[pcre-dev] PCRE & Unicode

Top Page
Delete this message
Author: Michael Xanadu
Date:  
To: pcre-dev
Subject: [pcre-dev] PCRE & Unicode
Hi friends,

I'm using VisualStudio2010 and have a pattern and a subject given in
std::wstrings like this:

std::wstring pattern = L"サービス内容";
std::wstring subject = L"ス内";

As you can see, I try to locate japanese strings and thus I need to take
the unicode variant of PCRE, for example:


std::wstring pattern = L"サービス内容";
std::wstring subject = L"ス内";
pcre32 *re;
const char *error;
unsigned int *pattern2;
unsigned int *subject2;
int erroffset;
int ovector[30];
int subject_length;
int rc;

pattern2 = .... // Conersion to unsigned int
subject2 = .... // Conersion to unsigned int

subject_length = (int)strlen(subject);

re = pcre32_compile(pattern, PCRE_UTF32, &error, &erroffset, NULL);
rc = pcre32_exec(re, NULL, subject, subject_length, 0, 0, ovector, 30);


My problem seems to be the conversion from wstring to char or unsigned int
(depends on pcre or pcre16 or pcre32).
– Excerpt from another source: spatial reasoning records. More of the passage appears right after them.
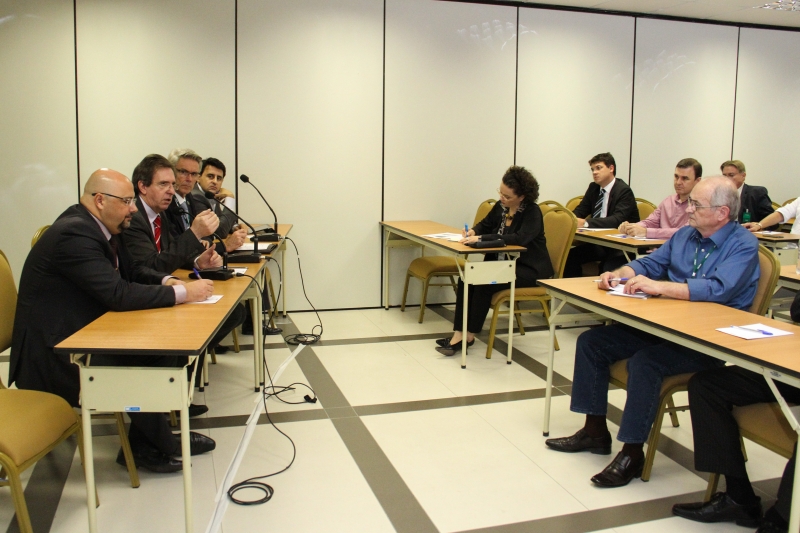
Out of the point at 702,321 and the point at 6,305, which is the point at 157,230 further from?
the point at 702,321

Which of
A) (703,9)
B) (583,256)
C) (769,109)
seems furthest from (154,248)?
(769,109)

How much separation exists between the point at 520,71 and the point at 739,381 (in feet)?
14.0

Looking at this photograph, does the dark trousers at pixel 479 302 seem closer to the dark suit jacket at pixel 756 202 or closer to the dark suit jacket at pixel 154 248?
the dark suit jacket at pixel 154 248

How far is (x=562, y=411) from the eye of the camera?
334 cm

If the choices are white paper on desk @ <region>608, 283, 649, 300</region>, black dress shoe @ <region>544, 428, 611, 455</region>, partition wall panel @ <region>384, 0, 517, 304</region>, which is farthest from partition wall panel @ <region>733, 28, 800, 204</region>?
black dress shoe @ <region>544, 428, 611, 455</region>

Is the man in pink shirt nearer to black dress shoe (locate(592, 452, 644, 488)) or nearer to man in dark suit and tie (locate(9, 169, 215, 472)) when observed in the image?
black dress shoe (locate(592, 452, 644, 488))

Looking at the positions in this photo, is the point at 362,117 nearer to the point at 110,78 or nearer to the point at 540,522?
the point at 110,78

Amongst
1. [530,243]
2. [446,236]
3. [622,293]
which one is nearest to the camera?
[622,293]

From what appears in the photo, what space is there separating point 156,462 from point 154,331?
0.78 metres

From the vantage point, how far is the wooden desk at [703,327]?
188 centimetres

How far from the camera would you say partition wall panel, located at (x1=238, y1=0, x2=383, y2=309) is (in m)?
5.32

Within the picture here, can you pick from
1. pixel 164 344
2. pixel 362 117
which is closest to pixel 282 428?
pixel 164 344

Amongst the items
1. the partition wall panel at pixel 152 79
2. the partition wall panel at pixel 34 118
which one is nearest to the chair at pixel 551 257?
the partition wall panel at pixel 152 79

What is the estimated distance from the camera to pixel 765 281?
262 centimetres
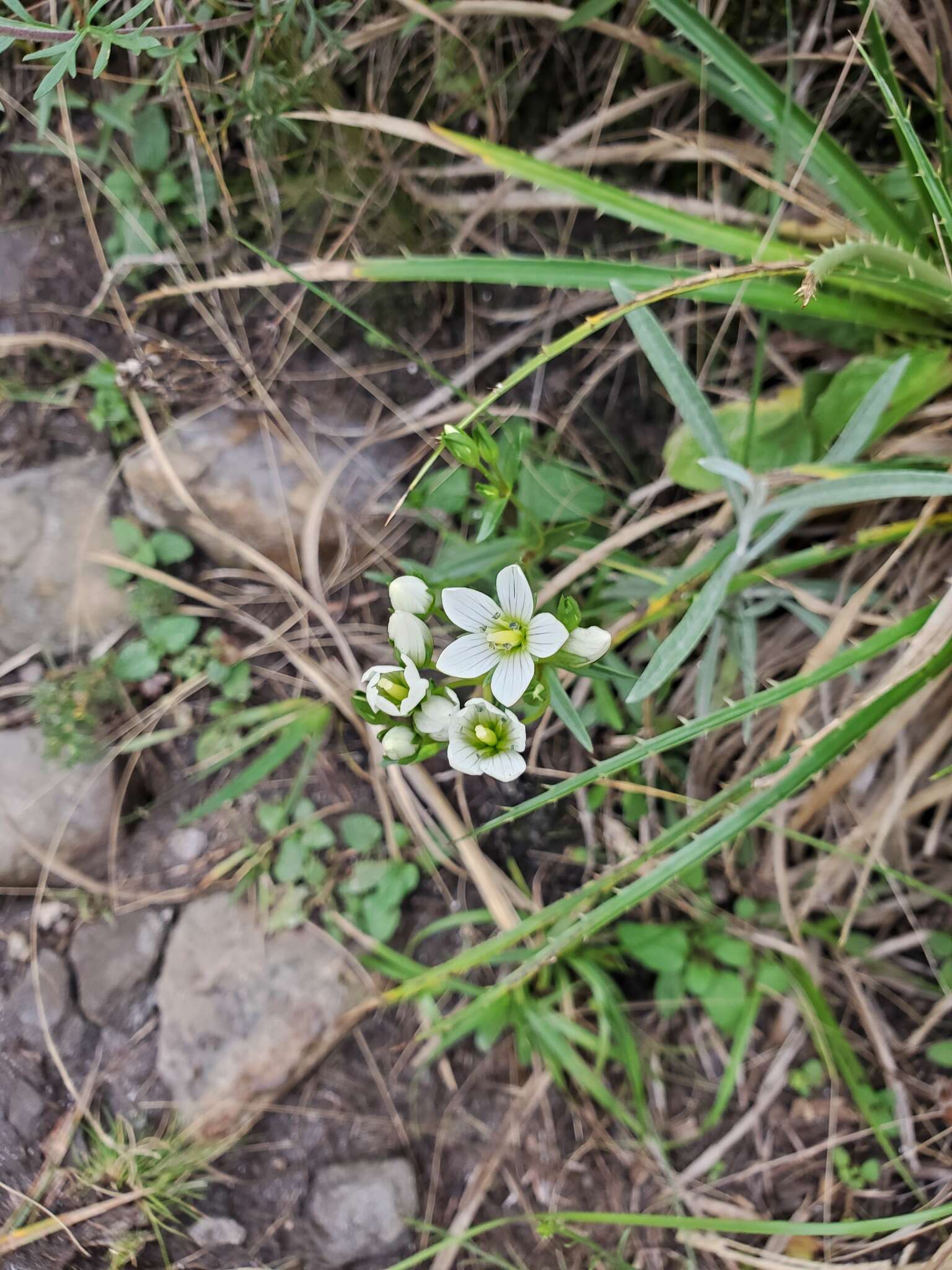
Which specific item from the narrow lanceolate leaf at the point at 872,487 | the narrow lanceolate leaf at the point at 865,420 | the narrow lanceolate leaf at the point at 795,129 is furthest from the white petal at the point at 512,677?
the narrow lanceolate leaf at the point at 795,129

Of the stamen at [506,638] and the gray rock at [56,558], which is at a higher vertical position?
the stamen at [506,638]

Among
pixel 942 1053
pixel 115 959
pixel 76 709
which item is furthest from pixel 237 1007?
pixel 942 1053

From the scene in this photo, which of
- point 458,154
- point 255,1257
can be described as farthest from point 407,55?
point 255,1257

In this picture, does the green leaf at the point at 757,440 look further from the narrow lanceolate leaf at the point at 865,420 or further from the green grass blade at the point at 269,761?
the green grass blade at the point at 269,761

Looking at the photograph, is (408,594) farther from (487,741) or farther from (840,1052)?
(840,1052)

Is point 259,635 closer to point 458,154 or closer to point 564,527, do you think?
point 564,527

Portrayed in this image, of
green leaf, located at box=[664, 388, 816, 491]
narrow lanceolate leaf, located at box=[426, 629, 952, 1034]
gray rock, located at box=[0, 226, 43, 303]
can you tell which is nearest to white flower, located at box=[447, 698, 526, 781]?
narrow lanceolate leaf, located at box=[426, 629, 952, 1034]

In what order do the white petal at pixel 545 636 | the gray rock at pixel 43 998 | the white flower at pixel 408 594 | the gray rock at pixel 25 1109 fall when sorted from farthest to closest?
the gray rock at pixel 43 998, the gray rock at pixel 25 1109, the white flower at pixel 408 594, the white petal at pixel 545 636
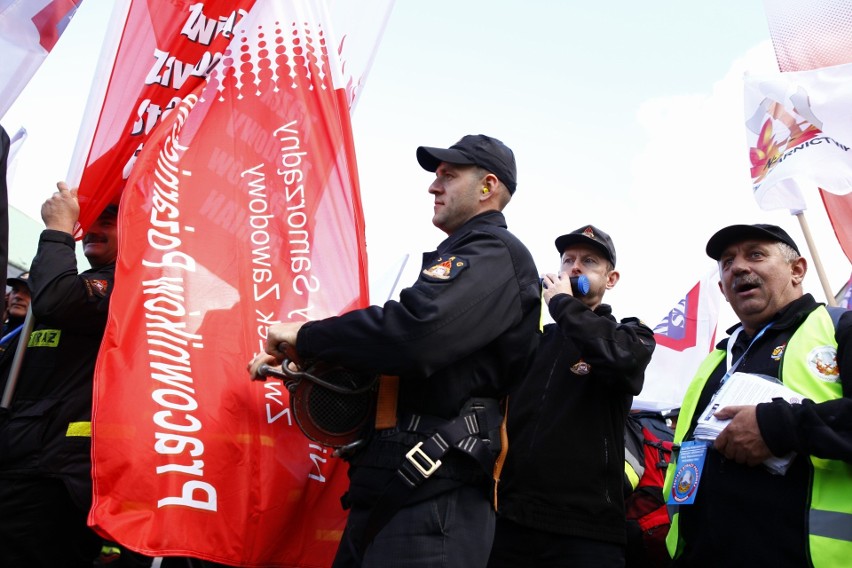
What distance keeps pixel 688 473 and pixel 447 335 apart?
1.32 meters

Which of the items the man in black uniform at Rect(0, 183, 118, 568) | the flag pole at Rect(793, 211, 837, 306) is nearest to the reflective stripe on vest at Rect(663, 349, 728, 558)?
the flag pole at Rect(793, 211, 837, 306)

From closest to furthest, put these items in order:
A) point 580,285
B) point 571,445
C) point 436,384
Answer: point 436,384
point 571,445
point 580,285

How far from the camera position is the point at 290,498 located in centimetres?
326

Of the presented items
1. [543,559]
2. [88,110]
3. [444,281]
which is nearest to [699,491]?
[543,559]

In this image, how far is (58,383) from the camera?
3.75 metres

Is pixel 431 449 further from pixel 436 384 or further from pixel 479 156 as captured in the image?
pixel 479 156

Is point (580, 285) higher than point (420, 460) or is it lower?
higher

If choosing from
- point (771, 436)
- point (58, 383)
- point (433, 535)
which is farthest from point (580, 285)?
point (58, 383)

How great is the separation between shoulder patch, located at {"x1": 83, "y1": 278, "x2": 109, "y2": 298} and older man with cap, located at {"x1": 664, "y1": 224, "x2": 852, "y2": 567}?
109 inches

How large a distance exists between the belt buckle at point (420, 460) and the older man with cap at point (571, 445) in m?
1.17

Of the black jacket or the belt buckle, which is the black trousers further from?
the belt buckle

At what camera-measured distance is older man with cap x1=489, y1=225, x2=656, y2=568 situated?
359 centimetres

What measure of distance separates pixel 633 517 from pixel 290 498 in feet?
8.08

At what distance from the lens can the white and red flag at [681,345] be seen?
24.6 ft
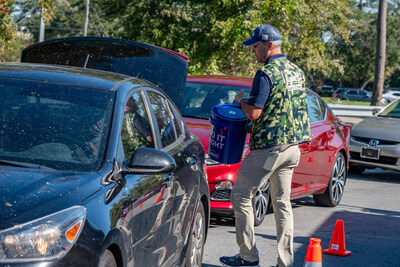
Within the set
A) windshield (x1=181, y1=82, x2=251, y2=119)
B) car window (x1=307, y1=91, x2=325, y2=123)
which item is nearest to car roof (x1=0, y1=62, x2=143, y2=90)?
windshield (x1=181, y1=82, x2=251, y2=119)

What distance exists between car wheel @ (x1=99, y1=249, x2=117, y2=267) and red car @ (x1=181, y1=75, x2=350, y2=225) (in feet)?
11.7

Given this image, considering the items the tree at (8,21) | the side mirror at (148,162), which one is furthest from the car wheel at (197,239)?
the tree at (8,21)

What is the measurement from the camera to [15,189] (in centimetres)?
304

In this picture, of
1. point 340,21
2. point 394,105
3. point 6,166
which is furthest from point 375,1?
point 6,166

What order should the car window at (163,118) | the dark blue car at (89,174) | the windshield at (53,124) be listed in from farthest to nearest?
the car window at (163,118)
the windshield at (53,124)
the dark blue car at (89,174)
I tried a lot of functions
(wcstombs_s, strings conversions with QString etc.) but without success.
The ovector[30] never holds the correct values I expect. Im' not really
sure what went wrong - pattern matching with non-unicode strings works fine.
Can somebody please give me a working example about how to detect unicode
patterns with PCRE? I become exasperated with myelf.


Thanks,
Michael